_PROMPT:_ In the page text below, rewrite the paragraph that begins "In 2001, the United States District Court" as a short bulleted list of its main facts.

_PAGE TEXT:_
* BEGIN *

Employer Status for Sexual Harassment Case in Florida
Employer Status for Sexual Harassment Case in Florida.
In 2001, the United States District Court Northern District of Florida heard a case involving a temporary help company that had supplied another company with a worker who later alleged sexual harassment and turned around and sued both companies. In Neal v. Manpower International, Inc. and Wayne-Dalton Corp., 2001 WL 1923127 (N.D.Fla.), Wayne-Dalton corporation is a company that manufactures garage doors. Id. Manpower is a temporary help company that pursuant to a contract provides temporary workers to Wayne-Dalton’s Pensacola, Florida location. Id. The facts are as follows.

* END *

_SOURCE DATA:_

* BEGIN *

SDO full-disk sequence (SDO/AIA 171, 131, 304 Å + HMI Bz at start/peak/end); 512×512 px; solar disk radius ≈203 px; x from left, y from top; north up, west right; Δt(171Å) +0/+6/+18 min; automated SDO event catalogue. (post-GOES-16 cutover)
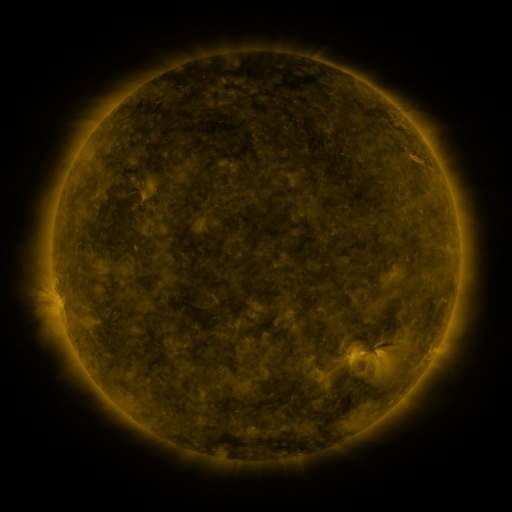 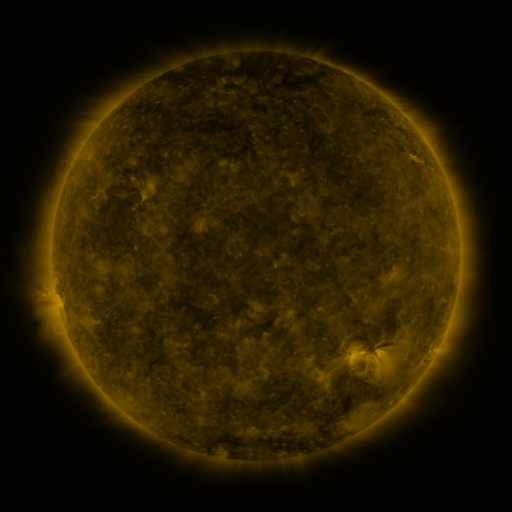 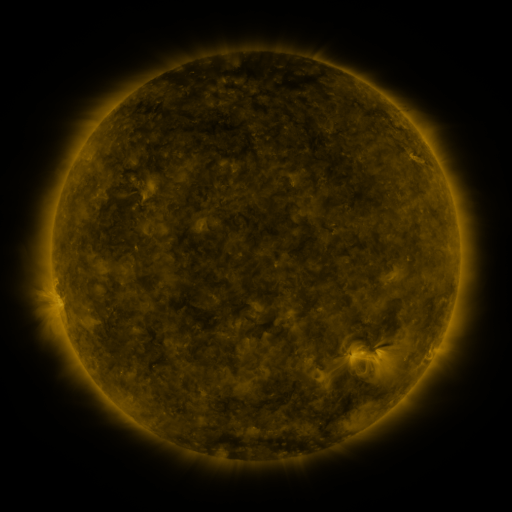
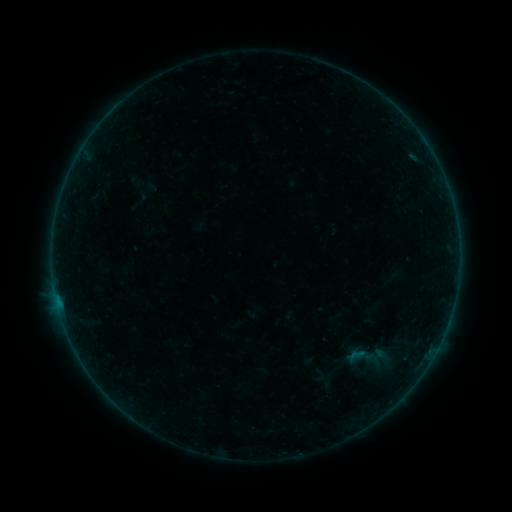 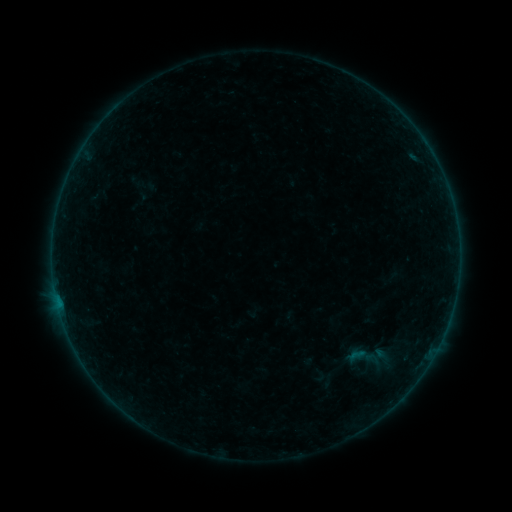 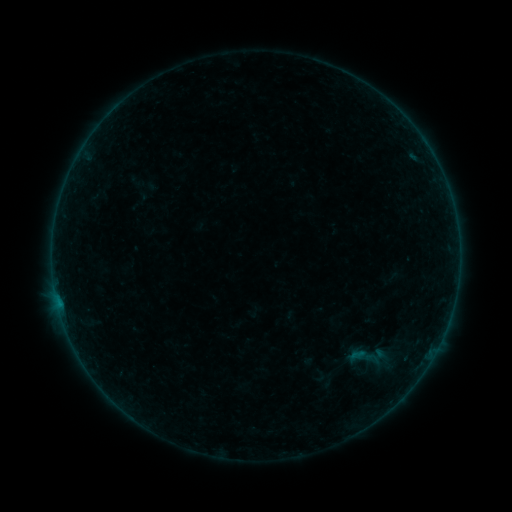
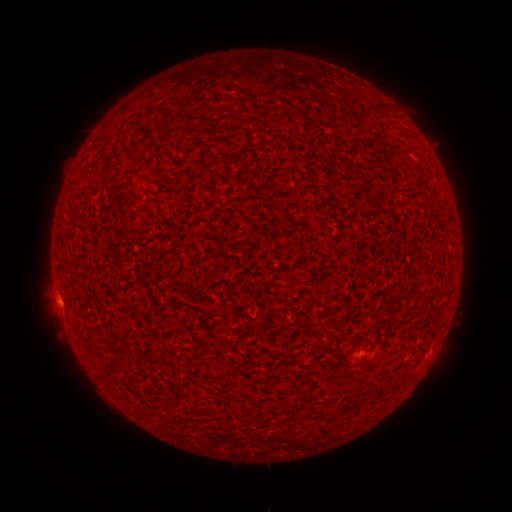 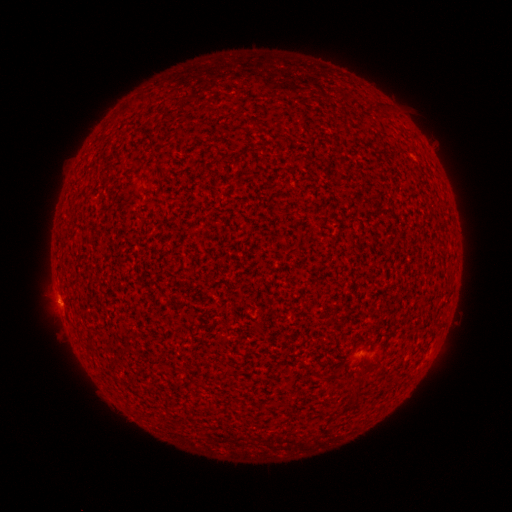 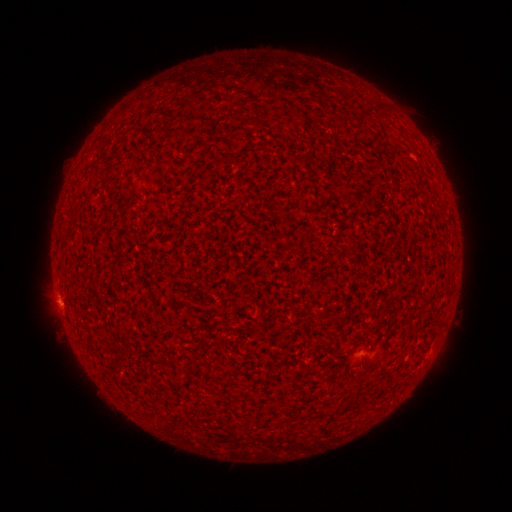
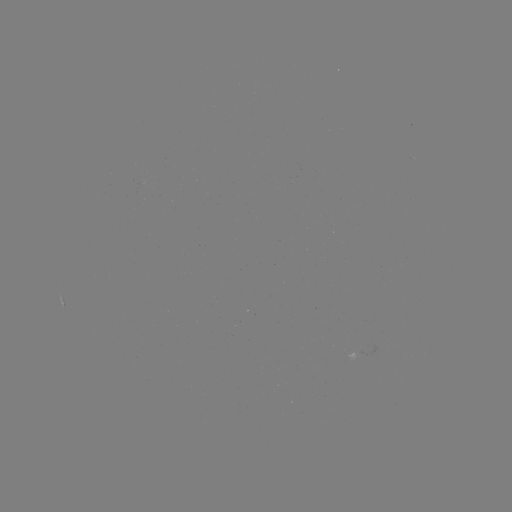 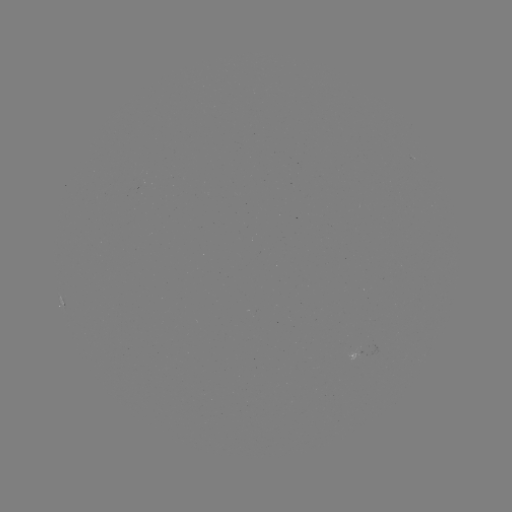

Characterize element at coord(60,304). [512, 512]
B1.4 flare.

* END *

_THE REPLY:_
- In 2001, the U.S. District Court for the Northern District of Florida heard Neal v. Manpower International, Inc. and Wayne-Dalton Corp., 2001 WL 1923127 (N.D.Fla.).
- A temporary help company had supplied a worker to another company. The worker later alleged sexual harassment and sued both companies.
- Wayne-Dalton Corporation manufactures garage doors.
- Manpower is a temporary help company that provides temporary workers under contract to Wayne-Dalton's Pensacola, Florida location.